The Russian ruble weakened to an all-time low in the high 79-80 range to the dollar Wednesday, with some anticipating an even further decline amid cheap crude oil prices and Western sanctions over Ukraine. The ruble has lost over half its value against the greenback in the last two years, dropping past the previous low from December 2014.
Russia relies on oil and gas exports for much of its government revenue. But benchmark North Sea Brent is under $30 a barrel for the first time in 12 years.
In fact, Russia actually needs the ruble to weaken to increase the amount of rubles coming in from lower oil prices. “Russia needs crude oil to be at $82 a barrel to balance its national budget,” said Toru Nishihama of the Dai-ichi Life Research Institute. “There’s been more concern over a growing budget deficit.”

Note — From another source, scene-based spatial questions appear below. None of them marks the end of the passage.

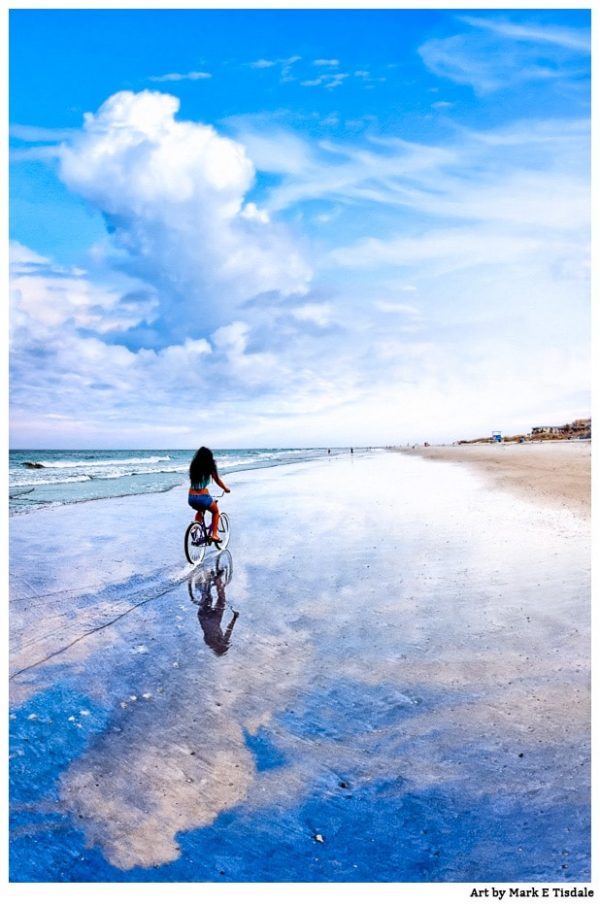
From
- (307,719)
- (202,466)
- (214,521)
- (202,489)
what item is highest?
(202,466)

The ruble’s long-term decline was triggered by the descent in crude prices that began in the summer of 2014. Tensions with the U.S. and Europe over the Crimean Peninsula also led investors to unload the Russian currency.
In a bid to defend the ruble, Russia’s central bank unpegged it from a dual currency basket in November 2014 and adopted a floating exchange rate regime. But market players continued to sell the currency, leading the bank to raise its key interest rate by 6.5 points overnight to 17% that December. The move helped stop the ruble’s fall at about 78 to the dollar.
“There’s not as much pressure on Russian authorities to enact policies compared with 2014, when cheap crude prices coincided with the Ukraine crisis,” said Osamu Takashima of Citigroup Global Markets Japan.
The previous ruble low was set on December 16, 2014, when the Russian currency was trading at 80.10 rubles to the dollar. As of this writing we are now at 80.50 rubles to the dollar.
“The market will be generally driven by global economic sentiment, which does not exactly look hopeful at the moment,” Alfa Bank, the largest private commercial bank in Russia. said in a note to clients on Wednesday.
According to experts polled by Bloomberg, the Russian Central Bank could resume currency interventions if the ruble exchange rate continues to fall against the dollar. According to a survey of 15 experts, the Russian Central Bank could enter the currency market with the Russian currency falling to 90 rubles against the dollar. At the same time, two experts believe that interventions could begin even at the rate of 80 rubles per dollar, which is where we stand today.
The ruble trades from 08:00-18:00 CET on most brokers platforms and is the official trading hours on Moscow Exchange, who sees volumes in ruble rise when the market gets extra volatile.